Exercise
Turn every line of the data below into a numbered list, one line per entry, and leave out any blank lines.

Input for this task
------------------------------------------------------------

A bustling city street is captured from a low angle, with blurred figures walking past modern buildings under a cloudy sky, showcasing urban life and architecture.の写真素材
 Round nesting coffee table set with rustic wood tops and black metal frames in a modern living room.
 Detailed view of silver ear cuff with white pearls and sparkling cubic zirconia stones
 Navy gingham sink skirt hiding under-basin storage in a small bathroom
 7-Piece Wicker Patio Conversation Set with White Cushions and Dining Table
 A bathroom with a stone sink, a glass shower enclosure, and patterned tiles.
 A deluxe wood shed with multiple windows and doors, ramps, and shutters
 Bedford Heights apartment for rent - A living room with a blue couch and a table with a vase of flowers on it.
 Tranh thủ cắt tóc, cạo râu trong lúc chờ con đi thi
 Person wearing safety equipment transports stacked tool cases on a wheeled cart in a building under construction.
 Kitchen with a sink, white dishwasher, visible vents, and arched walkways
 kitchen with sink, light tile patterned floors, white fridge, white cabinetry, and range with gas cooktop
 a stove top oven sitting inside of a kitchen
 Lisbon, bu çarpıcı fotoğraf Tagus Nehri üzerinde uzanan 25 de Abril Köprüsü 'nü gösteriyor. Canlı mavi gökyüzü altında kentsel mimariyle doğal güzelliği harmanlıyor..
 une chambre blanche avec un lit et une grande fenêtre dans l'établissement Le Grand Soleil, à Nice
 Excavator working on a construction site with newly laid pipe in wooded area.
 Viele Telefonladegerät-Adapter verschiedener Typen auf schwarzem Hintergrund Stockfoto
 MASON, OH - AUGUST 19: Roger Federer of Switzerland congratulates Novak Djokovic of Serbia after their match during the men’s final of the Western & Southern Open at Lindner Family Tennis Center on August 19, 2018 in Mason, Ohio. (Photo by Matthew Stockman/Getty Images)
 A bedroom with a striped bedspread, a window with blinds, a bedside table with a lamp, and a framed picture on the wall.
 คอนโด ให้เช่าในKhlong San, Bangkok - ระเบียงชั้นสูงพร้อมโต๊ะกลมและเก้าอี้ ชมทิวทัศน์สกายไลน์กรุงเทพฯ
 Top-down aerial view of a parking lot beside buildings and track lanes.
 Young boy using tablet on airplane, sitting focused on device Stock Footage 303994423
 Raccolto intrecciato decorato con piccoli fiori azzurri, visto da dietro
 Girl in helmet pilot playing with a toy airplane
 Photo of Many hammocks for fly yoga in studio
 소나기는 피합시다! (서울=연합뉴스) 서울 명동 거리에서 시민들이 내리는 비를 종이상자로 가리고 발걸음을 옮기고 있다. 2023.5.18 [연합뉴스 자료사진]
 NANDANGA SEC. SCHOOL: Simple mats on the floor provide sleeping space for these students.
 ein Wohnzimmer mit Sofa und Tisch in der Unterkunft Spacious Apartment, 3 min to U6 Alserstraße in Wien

------------------------------------------------------------

Answer to this exercise
1. A bustling city street is captured from a low angle, with blurred figures walking past modern buildings under a cloudy sky, showcasing urban life and architecture.の写真素材
2.  Round nesting coffee table set with rustic wood tops and black metal frames in a modern living room.
3.  Detailed view of silver ear cuff with white pearls and sparkling cubic zirconia stones
4.  Navy gingham sink skirt hiding under-basin storage in a small bathroom
5.  7-Piece Wicker Patio Conversation Set with White Cushions and Dining Table
6.  A bathroom with a stone sink, a glass shower enclosure, and patterned tiles.
7.  A deluxe wood shed with multiple windows and doors, ramps, and shutters
8.  Bedford Heights apartment for rent - A living room with a blue couch and a table with a vase of flowers on it.
9.  Tranh thủ cắt tóc, cạo râu trong lúc chờ con đi thi
10.  Person wearing safety equipment transports stacked tool cases on a wheeled cart in a building under construction.
11.  Kitchen with a sink, white dishwasher, visible vents, and arched walkways
12.  kitchen with sink, light tile patterned floors, white fridge, white cabinetry, and range with gas cooktop
13.  a stove top oven sitting inside of a kitchen
14.  Lisbon, bu çarpıcı fotoğraf Tagus Nehri üzerinde uzanan 25 de Abril Köprüsü 'nü gösteriyor. Canlı mavi gökyüzü altında kentsel mimariyle doğal güzelliği harmanlıyor..
15.  une chambre blanche avec un lit et une grande fenêtre dans l'établissement Le Grand Soleil, à Nice
16.  Excavator working on a construction site with newly laid pipe in wooded area.
17.  Viele Telefonladegerät-Adapter verschiedener Typen auf schwarzem Hintergrund Stockfoto
18.  MASON, OH - AUGUST 19: Roger Federer of Switzerland congratulates Novak Djokovic of Serbia after their match during the men’s final of the Western & Southern Open at Lindner Family Tennis Center on August 19, 2018 in Mason, Ohio. (Photo by Matthew Stockman/Getty Images)
19.  A bedroom with a striped bedspread, a window with blinds, a bedside table with a lamp, and a framed picture on the wall.
20.  คอนโด ให้เช่าในKhlong San, Bangkok - ระเบียงชั้นสูงพร้อมโต๊ะกลมและเก้าอี้ ชมทิวทัศน์สกายไลน์กรุงเทพฯ
21.  Top-down aerial view of a parking lot beside buildings and track lanes.
22.  Young boy using tablet on airplane, sitting focused on device Stock Footage 303994423
23.  Raccolto intrecciato decorato con piccoli fiori azzurri, visto da dietro
24.  Girl in helmet pilot playing with a toy airplane
25.  Photo of Many hammocks for fly yoga in studio
26.  소나기는 피합시다! (서울=연합뉴스) 서울 명동 거리에서 시민들이 내리는 비를 종이상자로 가리고 발걸음을 옮기고 있다. 2023.5.18 [연합뉴스 자료사진]
27.  NANDANGA SEC. SCHOOL: Simple mats on the floor provide sleeping space for these students.
28.  ein Wohnzimmer mit Sofa und Tisch in der Unterkunft Spacious Apartment, 3 min to U6 Alserstraße in Wien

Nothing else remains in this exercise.